Bonsoir à tous,
Ce matin, l’historien Johann Chapoutot s’est exprimé sur le site Au Poste dans un long entretien sur l’actualité politique. Questionné sur l’antisémitisme à gauche, il a répondu un peu confusément ce qui suit :
“De quelle gauche s'agit-il quand on parle des antisémites de gauche à la fin du XIXe siècle? Parce que c'est à ce moment-là que ça se cristallise, dans un contexte de dépression économique dans les années 1890-1990, des gens qui développent ce que certains appelleront le socialisme des imbéciles, c'est-à-dire taper sur les juifs en prétendant taper sur les capitalistes, alors que la quasi-totalité de la population juive en Europe à cette époque est plus misérable que millionnaire, ça c'est très clair. Donc voyons qui sont ces gens-là qui utilisent l'antisémitisme contre le capitalisme. Ce sont des gens qui ne sont pas des universalistes, ni des internationalistes, ce sont des socionationaux.”
“Donc lorsqu'on est vraiment de gauche, parce que ces gens-là ne sont pas de gauche, la gauche est par définition, elle est universaliste, elle est internationaliste, elle est humaniste et elle épouse le genre humain. elle est humaniste et elle épouse le genre humain. Lorsque l'on est vraiment cela, les notions de racisme, d'antisémitisme, de sexisme n'ont absolument aucun sens. C'est une révulsion physique, c'est un dégoût physique.”
Ces propos sont en contradiction avec la plus minimale connaissance sérieuse de l’histoire d’une tradition antisémite de gauche, depuis La Question juive de Marx jusqu’à l’antisionisme viscéral et vociférant de LFI aujourd’hui, en passant par Proudhon, Toussenel, Fourier, Drumont, Paul Faure et tant d’autres.

Liste des items:
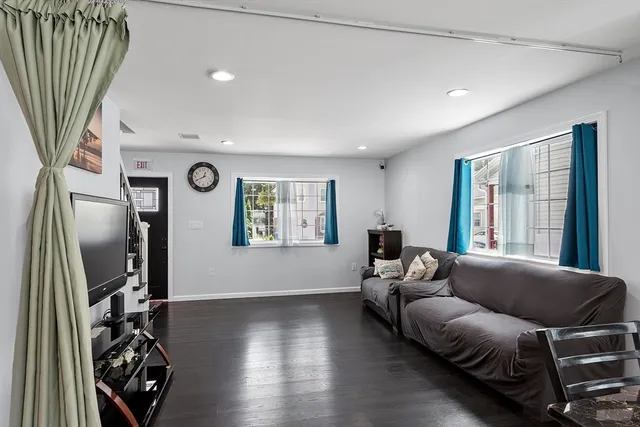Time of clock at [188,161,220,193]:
...
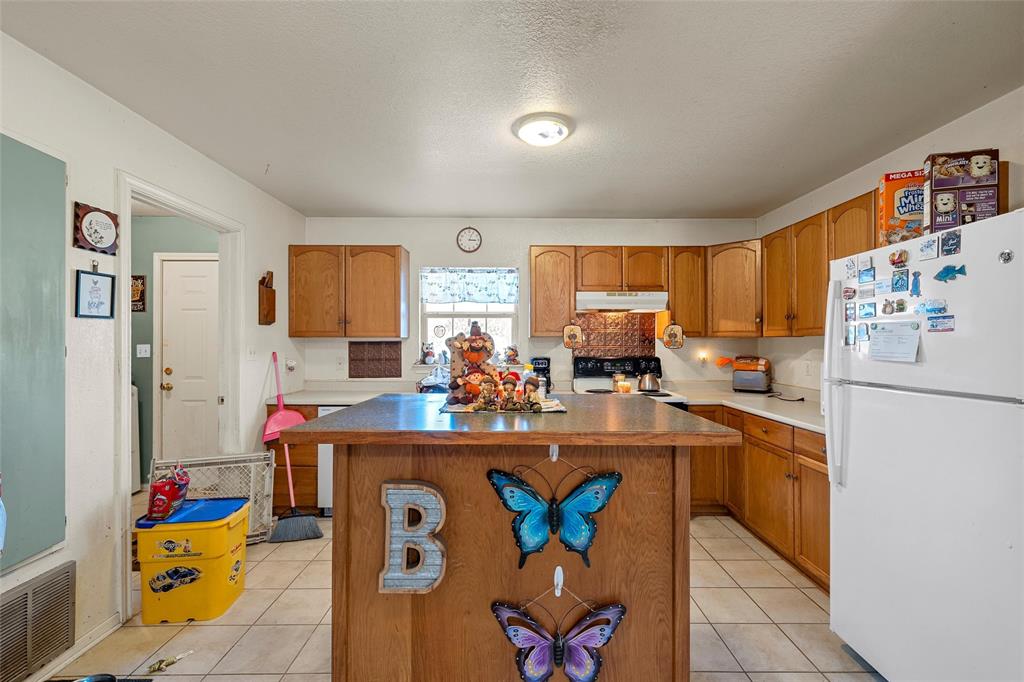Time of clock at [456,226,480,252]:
==
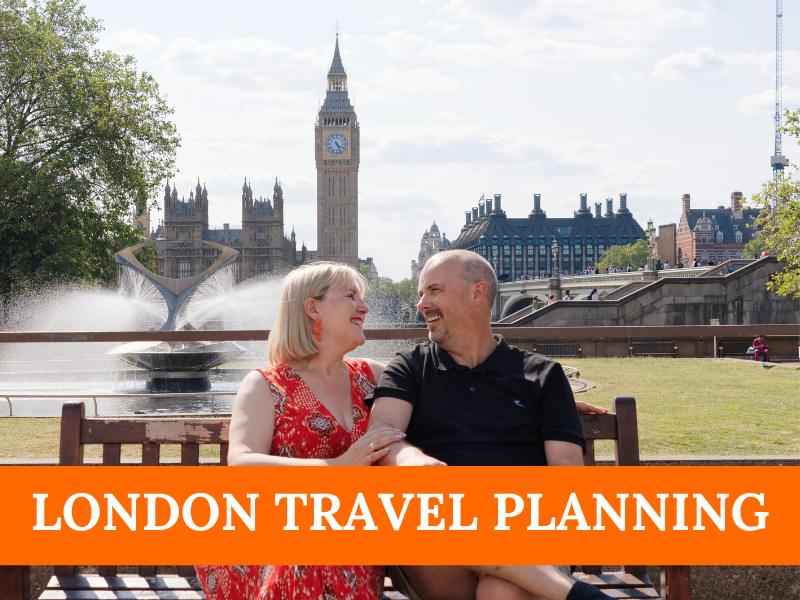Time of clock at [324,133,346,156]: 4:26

Consignes:
• a. Recopiez fidèlement le passage de l'extrait sur l'antisémitisme à gauche qui va de « Ces propos sont » jusqu'à « et tant d’autres. ».
• b. Rédigez la suite de l'extrait sur l'antisémitisme à gauche à partir de l'endroit où il s'arrête.
Les items ne vous seront d'aucune utilité.

Réponses:
• a.
Ces propos sont en contradiction avec la plus minimale connaissance sérieuse de l’histoire d’une tradition antisémite de gauche, depuis La Question juive de Marx jusqu’à l’antisionisme viscéral et vociférant de LFI aujourd’hui, en passant par Proudhon, Toussenel, Fourier, Drumont, Paul Faure et tant d’autres.

• b.
Il s’agit de la part de Chapoutot d’un grave manquement à la probité historiciste, sans compter que sa jobarderie humaniste prête à rire au XXIème siècle…
Les abonnés ont accès en bas de ce post à l’essai de Michel Dreyfus consacré à la question: L'antisémitisme à gauche. Histoire d'un paradoxe, de 1830 à nos jours, 2011, dont voici un compte-rendu par Laurent Joly1 (source ; les notes en bas de page sont de moi):
Depuis le début des années 2000, une opinion, portée par quelques intellectuels médiatiques, s’est répandue dans la communauté juive : les forces de gauche, supposées hostiles à Israël, seraient responsables de la montée de l’antisémitisme en France. Michel Dreyfus examine avec probité les liens entre la gauche française et l’antisémitisme de 1830 à nos jours. À l’heure actuelle, analyse-t-il, « l’antisémitisme à gauche » relève d’une « haine imaginaire ». Mais la sensibilité par rapport à la Shoah et une certaine droitisation de la communauté juive exacerbent les passions à l’égard de toute critique d’Israël – alors même que le discours antisioniste est, depuis les années 1980, beaucoup plus modéré qu’il ne l’était naguère chez les gauchistes et autres anarcho-révolutionnaires2. Pour autant, la gauche française n’est pas prémunie par nature contre l’antisémitisme. À certains moments de son histoire, elle a alimenté les préjugés contre les juifs et n’a pas toujours su s’opposer aux campagnes de haine.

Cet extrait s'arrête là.